[Stored items]
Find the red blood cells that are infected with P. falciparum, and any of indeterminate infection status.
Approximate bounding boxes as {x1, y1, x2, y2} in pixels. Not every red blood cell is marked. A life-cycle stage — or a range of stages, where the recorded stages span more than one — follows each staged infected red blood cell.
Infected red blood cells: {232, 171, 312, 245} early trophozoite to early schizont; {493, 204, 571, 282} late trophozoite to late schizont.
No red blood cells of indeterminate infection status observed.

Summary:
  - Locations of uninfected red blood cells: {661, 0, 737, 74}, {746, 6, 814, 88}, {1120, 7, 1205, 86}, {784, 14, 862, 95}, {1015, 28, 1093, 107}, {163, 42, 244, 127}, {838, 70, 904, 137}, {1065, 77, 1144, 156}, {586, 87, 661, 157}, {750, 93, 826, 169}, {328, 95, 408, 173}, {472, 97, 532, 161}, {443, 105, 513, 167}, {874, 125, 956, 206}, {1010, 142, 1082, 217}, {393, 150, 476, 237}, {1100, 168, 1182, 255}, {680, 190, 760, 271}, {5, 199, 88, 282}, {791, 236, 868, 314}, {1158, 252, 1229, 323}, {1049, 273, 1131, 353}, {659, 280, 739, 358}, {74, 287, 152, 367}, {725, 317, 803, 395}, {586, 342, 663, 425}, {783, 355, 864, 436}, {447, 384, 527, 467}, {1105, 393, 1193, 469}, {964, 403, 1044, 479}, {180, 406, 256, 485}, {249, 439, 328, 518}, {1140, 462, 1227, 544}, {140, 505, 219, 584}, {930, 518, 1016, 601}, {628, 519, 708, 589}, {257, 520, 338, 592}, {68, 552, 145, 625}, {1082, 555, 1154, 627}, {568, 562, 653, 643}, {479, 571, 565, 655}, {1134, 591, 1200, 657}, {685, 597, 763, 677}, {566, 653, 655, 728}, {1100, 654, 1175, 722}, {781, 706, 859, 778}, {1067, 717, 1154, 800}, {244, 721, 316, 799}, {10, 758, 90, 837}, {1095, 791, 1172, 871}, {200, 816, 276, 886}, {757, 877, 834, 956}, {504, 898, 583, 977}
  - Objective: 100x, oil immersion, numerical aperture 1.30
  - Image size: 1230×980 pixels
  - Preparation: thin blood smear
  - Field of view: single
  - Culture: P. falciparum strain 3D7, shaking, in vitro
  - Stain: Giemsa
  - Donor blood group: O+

Task to carry out =
The line containing "- Field of view: single" opens the range, and the last line of the entries closes it; copy that range exactly.

Result =
  - Field of view: single
  - Culture: P. falciparum strain 3D7, shaking, in vitro
  - Stain: Giemsa
  - Donor blood group: O+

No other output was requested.